• TUJUAN TUGAS:
[1] Cetak bagian kutipan tentang warga Baduy dan Jokowi dari "Pagi hari itu" sampai "Sabtu (30/3/2013) pagi.".
[2] Menurut kutipan tentang warga Baduy dan Jokowi, mengapa perbincangan pagi itu di rumah warga Baduy Luar disebut menarik? Jelaskan dalam satu sampai tiga kalimat.
[3] Sambung kutipan tentang warga Baduy dan Jokowi mulai dari kalimat sesudah kalimat terakhirnya.

• KUTIPAN YANG DISEDIAKAN:
▼▼▼
Pagi hari itu terjadi perbincangan menarik di sebuah rumah milik
seorang warga Baduy Luar, di Kampung Kadu Ketuk, Kecamatan Leuwi Damar,
Kabupaten Lebak, Provinsi Banten. Pasalnya, yang mereka bahas adalah
seputar Gubernur DKI Jakarta Joko Widodo. Terdengar aneh memang, tetapi
ya itu adanya. Serba kebetulan, dan terjadi begitu saja.Semua bermula ketika Kompas.com
tengah berbincang santai bersama beberapa warga Jakarta yang berlibur
dengan berwisata budaya di Kampung Baduy, Sabtu (30/3/2013) pagi.
Mengisi pagi sambil menyeruput kopi, lalu bertukar cerita tentang
pemimpin Jakarta Baru yang mendadak fenomenal dengan hobi blusukan
dan citra merakyat. Di tengah perbincangan, seorang warga Baduy Luar,
Lamri Nur Alam, langsung menyambar sambil berkata, "Jokowi ya? Hebat ya,
dia?"
Mendengar hal itu, sontak kami semua langsung menoleh ke
tempat suara berasal. Tampak Kang Lamri (sapaan akrabnya) duduk tak jauh
dari tempat kami meriung. "Akang kenal Jokowi?" tanya salah seorang dari kami. "Kenal mah enggak, cuma tahu aja gitu. Katanya hebat ya pembangunannya, orangnya kecil," jawab Kang Lamri.
Perbincangan
yang semula seru membahas Jokowi tiba-tiba bergeser arah kepada Kang
Lamri. Kami coba mengorek-ngorek dari mana dan sejauh apa dia mengenal
Jokowi. Singkat kata, Kang Lamri ngeh dengan nama Jokowi dari
pergaulannya dengan warga di luar Baduy. Sesekali dia juga sempat
melihat berita tentang mantan Wali Kota Surakarta itu dari televisi.
▲▲▲
(Entri data tersimpan)
▼▼▼
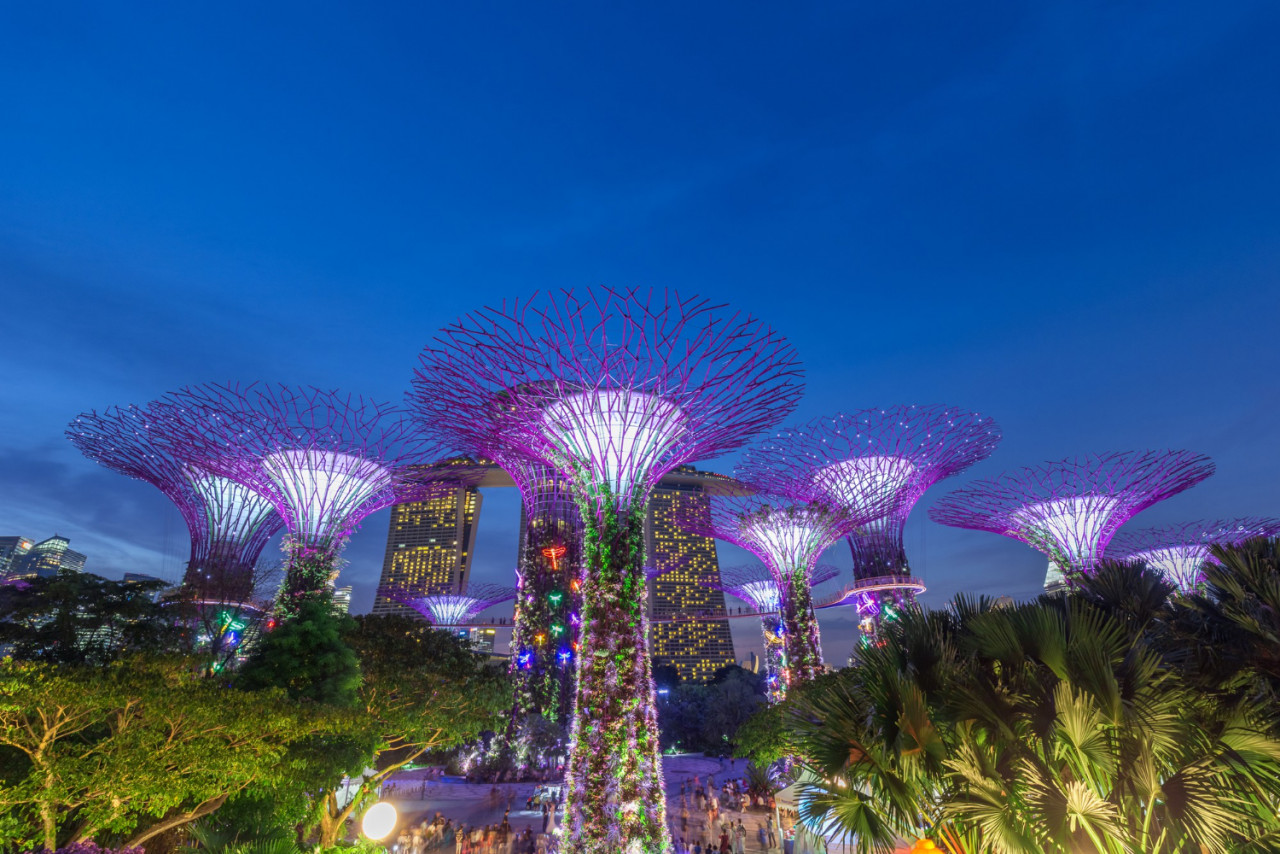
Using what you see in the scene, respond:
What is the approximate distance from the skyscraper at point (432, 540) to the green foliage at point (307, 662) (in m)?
124

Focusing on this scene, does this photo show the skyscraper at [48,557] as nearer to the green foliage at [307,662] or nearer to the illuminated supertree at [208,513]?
the illuminated supertree at [208,513]

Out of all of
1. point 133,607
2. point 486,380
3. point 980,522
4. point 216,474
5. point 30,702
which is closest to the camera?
point 30,702

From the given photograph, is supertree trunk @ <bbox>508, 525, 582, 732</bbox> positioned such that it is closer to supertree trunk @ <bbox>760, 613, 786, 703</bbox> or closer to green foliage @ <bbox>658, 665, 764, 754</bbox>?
supertree trunk @ <bbox>760, 613, 786, 703</bbox>

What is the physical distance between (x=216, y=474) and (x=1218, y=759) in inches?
1128

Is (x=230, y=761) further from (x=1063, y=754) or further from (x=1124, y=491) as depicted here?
(x=1124, y=491)

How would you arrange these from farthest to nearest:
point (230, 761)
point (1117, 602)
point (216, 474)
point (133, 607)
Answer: point (216, 474), point (133, 607), point (1117, 602), point (230, 761)

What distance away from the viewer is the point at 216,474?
24703mm

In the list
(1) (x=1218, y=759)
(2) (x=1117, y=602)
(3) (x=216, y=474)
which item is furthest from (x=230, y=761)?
(3) (x=216, y=474)

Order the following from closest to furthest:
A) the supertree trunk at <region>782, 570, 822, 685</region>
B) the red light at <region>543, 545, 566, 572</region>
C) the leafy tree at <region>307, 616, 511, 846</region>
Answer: the leafy tree at <region>307, 616, 511, 846</region> → the supertree trunk at <region>782, 570, 822, 685</region> → the red light at <region>543, 545, 566, 572</region>

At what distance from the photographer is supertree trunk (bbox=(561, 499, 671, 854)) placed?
11.9m

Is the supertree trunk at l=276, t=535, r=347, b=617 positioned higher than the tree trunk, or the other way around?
the supertree trunk at l=276, t=535, r=347, b=617

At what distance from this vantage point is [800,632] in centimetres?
2417

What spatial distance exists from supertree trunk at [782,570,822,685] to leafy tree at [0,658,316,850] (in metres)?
18.1

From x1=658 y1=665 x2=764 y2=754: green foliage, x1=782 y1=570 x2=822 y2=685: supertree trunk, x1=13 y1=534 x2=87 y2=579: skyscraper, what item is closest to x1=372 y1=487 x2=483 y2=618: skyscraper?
x1=13 y1=534 x2=87 y2=579: skyscraper
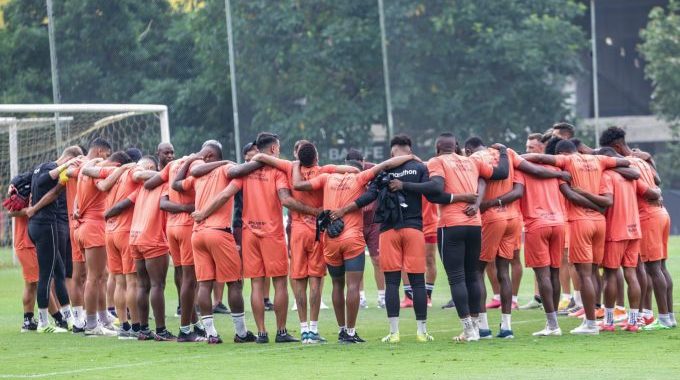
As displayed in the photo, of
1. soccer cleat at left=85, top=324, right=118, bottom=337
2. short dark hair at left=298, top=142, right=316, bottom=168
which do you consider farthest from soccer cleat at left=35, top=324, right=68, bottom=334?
short dark hair at left=298, top=142, right=316, bottom=168

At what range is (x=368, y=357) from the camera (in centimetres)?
1365

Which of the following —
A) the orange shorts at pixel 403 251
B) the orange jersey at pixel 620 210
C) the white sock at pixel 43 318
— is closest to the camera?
→ the orange shorts at pixel 403 251

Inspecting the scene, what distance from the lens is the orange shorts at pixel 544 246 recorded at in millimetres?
15438

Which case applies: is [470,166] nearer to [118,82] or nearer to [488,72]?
[118,82]

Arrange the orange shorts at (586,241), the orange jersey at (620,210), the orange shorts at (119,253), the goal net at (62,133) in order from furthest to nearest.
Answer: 1. the goal net at (62,133)
2. the orange shorts at (119,253)
3. the orange jersey at (620,210)
4. the orange shorts at (586,241)

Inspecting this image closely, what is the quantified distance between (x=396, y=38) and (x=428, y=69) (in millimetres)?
1986

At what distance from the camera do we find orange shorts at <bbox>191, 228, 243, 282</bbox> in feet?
50.4

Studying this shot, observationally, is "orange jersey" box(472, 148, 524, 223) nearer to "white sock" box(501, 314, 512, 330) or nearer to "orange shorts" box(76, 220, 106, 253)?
"white sock" box(501, 314, 512, 330)

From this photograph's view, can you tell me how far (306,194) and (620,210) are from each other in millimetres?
3651

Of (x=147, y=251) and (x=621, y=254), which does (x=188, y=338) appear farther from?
(x=621, y=254)

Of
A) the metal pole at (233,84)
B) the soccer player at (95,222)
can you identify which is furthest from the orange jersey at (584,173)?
the metal pole at (233,84)

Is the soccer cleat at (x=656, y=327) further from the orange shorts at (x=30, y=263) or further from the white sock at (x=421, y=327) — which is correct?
the orange shorts at (x=30, y=263)

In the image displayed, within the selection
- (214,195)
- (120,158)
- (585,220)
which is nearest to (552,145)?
(585,220)

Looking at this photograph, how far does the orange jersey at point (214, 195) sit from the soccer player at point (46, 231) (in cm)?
275
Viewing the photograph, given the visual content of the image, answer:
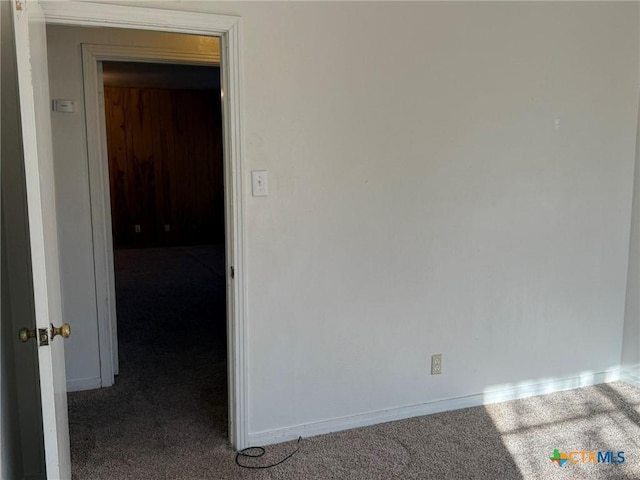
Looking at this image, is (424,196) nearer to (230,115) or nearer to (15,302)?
(230,115)

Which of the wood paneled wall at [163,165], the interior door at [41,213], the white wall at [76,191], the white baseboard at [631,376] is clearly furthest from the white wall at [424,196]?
the wood paneled wall at [163,165]

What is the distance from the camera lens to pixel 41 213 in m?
1.66

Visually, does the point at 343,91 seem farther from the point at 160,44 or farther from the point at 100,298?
the point at 100,298

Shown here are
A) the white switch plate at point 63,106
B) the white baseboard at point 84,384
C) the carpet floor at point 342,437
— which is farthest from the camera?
the white baseboard at point 84,384

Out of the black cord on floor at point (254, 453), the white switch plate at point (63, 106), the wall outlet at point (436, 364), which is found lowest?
the black cord on floor at point (254, 453)

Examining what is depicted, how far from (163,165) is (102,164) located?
515 centimetres

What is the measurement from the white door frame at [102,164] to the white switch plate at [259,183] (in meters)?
1.25

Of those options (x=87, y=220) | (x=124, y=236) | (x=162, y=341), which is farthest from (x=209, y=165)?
(x=87, y=220)

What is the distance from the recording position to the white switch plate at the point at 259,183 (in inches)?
94.0

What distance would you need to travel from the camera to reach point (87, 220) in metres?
3.11

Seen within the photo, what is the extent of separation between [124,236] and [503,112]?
21.9 feet

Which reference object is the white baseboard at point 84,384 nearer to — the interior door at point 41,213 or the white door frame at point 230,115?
the white door frame at point 230,115

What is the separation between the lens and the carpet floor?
2352 millimetres

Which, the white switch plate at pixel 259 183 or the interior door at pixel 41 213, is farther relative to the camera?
the white switch plate at pixel 259 183
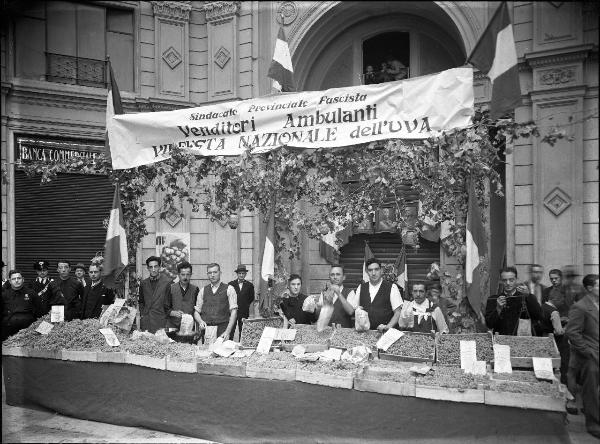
▲▲▲
• JAWABAN TIAP TUGAS:
[1]
Pagi hari itu terjadi perbincangan menarik di sebuah rumah milik
seorang warga Baduy Luar, di Kampung Kadu Ketuk, Kecamatan Leuwi Damar,
Kabupaten Lebak, Provinsi Banten. Pasalnya, yang mereka bahas adalah
seputar Gubernur DKI Jakarta Joko Widodo. Terdengar aneh memang, tetapi
ya itu adanya. Serba kebetulan, dan terjadi begitu saja.Semua bermula ketika Kompas.com
tengah berbincang santai bersama beberapa warga Jakarta yang berlibur
dengan berwisata budaya di Kampung Baduy, Sabtu (30/3/2013) pagi.

[2] Perbincangan itu disebut menarik karena yang dibahas di rumah warga Baduy Luar di Kampung Kadu Ketuk adalah Gubernur DKI Jakarta Joko Widodo. Hal itu terdengar aneh, tetapi memang terjadi begitu saja secara kebetulan.

[3]
Sebagai
informasi, warga Baduy (Luar dan Dalam) sering kali menyaksikan
televisi yang terdapat di Kampung Ciboleger, kampung terdekat, di luar
kawasan Baduy. Warga Baduy memang masih sangat tradisional, semua warga
hidup tanpa aliran listrik, otomatis tanpa televisi. Hal yang paling
mencengangkan adalah saat Kang Lamri melontarkan pertanyaan tentang
siapa itu Jokowi. Kenal nama, tetapi tak tahu Jokowi siapa. Unik.
"Emang dia siapa sih?" ujar Kang Lamri polos.
Kami pun tertawa kecil karena tak menyangka kalau nama besar Jokowi bisa mengalahkan nama ibu kota negara yang dipimpinnya. "Hooo Gubernur Jakarta," kata Kang Lamri setelah kami jelaskan.
Terlalu
asyik berbincang, tak terasa gelas-gelas kopi yang semula terisi penuh
telah terkuras habis. Belasan menit kami berbincang santai dengan
suasana hangat, khas kekeluargaan suku Baduy. Tiba saatnya kami memulai
aktivitas lain.
Siang hari, kami mulai bergerak untuk menuju
Kampung Gajeboh, masih di kawasan Baduy Luar. Gajeboh adalah kampung
keempat, setelah Kadu Ketuk, Marengo, dan Cibalimbing. Awalnya kami
ingin menuju Kampung Cibeo, di kawasan Baduy Dalam. Namun, karena sedang
bulan Kawalu, selain warga Baduy dilarang masuk ke kawasan Baduy Dalam.
Inilah waktu sakral untuk masyarakat Baduy, di mana mereka (warga Baduy
Luar dan Dalam) akan berpuasa dan merayakan Lebaran Baduy.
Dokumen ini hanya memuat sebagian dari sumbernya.